Supplied entries start
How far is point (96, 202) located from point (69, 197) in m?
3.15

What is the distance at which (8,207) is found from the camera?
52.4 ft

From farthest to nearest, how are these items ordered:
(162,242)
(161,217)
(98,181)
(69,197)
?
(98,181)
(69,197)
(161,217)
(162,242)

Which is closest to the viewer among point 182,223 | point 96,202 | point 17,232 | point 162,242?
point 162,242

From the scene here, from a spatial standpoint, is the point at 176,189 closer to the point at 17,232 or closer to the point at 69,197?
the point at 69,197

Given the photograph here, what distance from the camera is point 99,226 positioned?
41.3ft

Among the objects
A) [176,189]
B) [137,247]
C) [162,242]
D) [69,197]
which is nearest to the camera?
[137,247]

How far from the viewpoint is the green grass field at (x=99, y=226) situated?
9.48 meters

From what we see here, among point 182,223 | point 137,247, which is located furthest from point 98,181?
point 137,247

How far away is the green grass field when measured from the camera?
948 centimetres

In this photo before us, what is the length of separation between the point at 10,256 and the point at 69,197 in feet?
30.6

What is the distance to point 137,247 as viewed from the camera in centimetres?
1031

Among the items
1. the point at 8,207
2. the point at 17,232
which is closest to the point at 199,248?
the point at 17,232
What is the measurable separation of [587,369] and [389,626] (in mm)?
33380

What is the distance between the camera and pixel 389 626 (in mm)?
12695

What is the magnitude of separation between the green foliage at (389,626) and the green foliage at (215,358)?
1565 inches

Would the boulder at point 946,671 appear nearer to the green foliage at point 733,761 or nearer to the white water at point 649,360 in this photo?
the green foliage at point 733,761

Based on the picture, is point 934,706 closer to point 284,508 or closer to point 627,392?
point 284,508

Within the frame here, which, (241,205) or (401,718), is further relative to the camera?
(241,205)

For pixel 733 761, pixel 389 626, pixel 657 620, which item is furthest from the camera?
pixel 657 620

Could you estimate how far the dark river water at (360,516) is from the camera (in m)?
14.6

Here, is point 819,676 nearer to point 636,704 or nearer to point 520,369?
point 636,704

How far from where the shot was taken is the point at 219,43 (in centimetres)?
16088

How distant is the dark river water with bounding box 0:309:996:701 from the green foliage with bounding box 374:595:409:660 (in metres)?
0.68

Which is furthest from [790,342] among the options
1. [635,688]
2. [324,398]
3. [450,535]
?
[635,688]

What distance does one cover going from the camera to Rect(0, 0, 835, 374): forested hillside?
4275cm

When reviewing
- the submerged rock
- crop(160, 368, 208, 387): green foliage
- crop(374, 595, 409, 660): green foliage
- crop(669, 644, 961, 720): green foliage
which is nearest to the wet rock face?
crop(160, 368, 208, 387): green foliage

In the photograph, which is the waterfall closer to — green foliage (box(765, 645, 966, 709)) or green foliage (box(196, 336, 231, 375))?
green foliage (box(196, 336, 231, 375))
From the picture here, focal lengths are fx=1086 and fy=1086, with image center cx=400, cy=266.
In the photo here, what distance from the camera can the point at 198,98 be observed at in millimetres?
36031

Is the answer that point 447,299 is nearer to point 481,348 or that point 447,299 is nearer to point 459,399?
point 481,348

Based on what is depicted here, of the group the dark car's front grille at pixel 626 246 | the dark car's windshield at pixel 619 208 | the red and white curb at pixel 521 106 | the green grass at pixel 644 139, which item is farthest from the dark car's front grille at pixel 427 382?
Supplied entries end
▸ What the task asks
Reproduce each line of the material above precisely.

▸ Written response
How far is point (96, 202) located from point (69, 197) in m?
3.15

What is the distance at which (8,207) is found from the camera?
52.4 ft

From farthest to nearest, how are these items ordered:
(162,242)
(161,217)
(98,181)
(69,197)
?
(98,181)
(69,197)
(161,217)
(162,242)

Which is closest to the viewer among point 182,223 | point 96,202 | point 17,232 | point 162,242?
point 162,242

From the scene here, from a spatial standpoint, is the point at 176,189 closer to the point at 17,232 or closer to the point at 69,197?
the point at 69,197

Given the photograph here, what distance from the camera is point 99,226 positioned?
41.3ft

Among the objects
A) [176,189]
B) [137,247]
C) [162,242]
D) [69,197]
which is nearest to the camera?
[137,247]

How far from the viewpoint is the green grass field at (x=99, y=226) situated?
9.48 meters

From what we see here, among point 182,223 | point 137,247, which is located furthest from point 98,181?
point 137,247

How far away is the green grass field when measured from the camera?
948 centimetres

In this photo before us, what is the length of separation between the point at 10,256 and the point at 69,197 in feet?
30.6

What is the distance to point 137,247 as viewed from the camera in centimetres?
1031

Among the items
1. the point at 8,207
2. the point at 17,232
which is closest to the point at 199,248?
the point at 17,232
What is the measurable separation of [587,369] and [389,626] (in mm)?
33380

What is the distance between the camera and pixel 389 626 (in mm)?
12695

What is the magnitude of separation between the green foliage at (389,626) and the green foliage at (215,358)?
1565 inches

Would the boulder at point 946,671 appear nearer to the green foliage at point 733,761 or nearer to the white water at point 649,360 in this photo?
the green foliage at point 733,761

Based on the picture, is point 934,706 closer to point 284,508 or closer to point 627,392?
point 284,508

Within the frame here, which, (241,205) or (401,718), is further relative to the camera?
(241,205)

For pixel 733 761, pixel 389 626, pixel 657 620, which item is furthest from the camera?
pixel 657 620

Could you estimate how far the dark river water at (360,516) is from the camera (in m)?
14.6

Here, is point 819,676 nearer to point 636,704 or nearer to point 520,369?
point 636,704

How far from where the shot was taken is the point at 219,43 (in centimetres)?
16088

How distant is the dark river water with bounding box 0:309:996:701 from the green foliage with bounding box 374:595:409:660 (in metres)?
0.68

Which is furthest from [790,342] among the options
1. [635,688]
2. [324,398]
3. [450,535]
?
[635,688]

What distance does one cover going from the camera to Rect(0, 0, 835, 374): forested hillside?
4275cm

When reviewing
- the submerged rock
- crop(160, 368, 208, 387): green foliage
- crop(374, 595, 409, 660): green foliage
- crop(669, 644, 961, 720): green foliage
which is nearest to the wet rock face?
crop(160, 368, 208, 387): green foliage

In the photograph, which is the waterfall closer to — green foliage (box(765, 645, 966, 709)) or green foliage (box(196, 336, 231, 375))?
green foliage (box(196, 336, 231, 375))
From the picture here, focal lengths are fx=1086 and fy=1086, with image center cx=400, cy=266.
In the photo here, what distance from the camera can the point at 198,98 be observed at in millimetres?
36031

Is the answer that point 447,299 is nearer to point 481,348 or that point 447,299 is nearer to point 459,399?
point 481,348

Based on what is depicted here, of the group the dark car's front grille at pixel 626 246 | the dark car's windshield at pixel 619 208 | the red and white curb at pixel 521 106 | the green grass at pixel 644 139, which item is farthest from the dark car's front grille at pixel 427 382?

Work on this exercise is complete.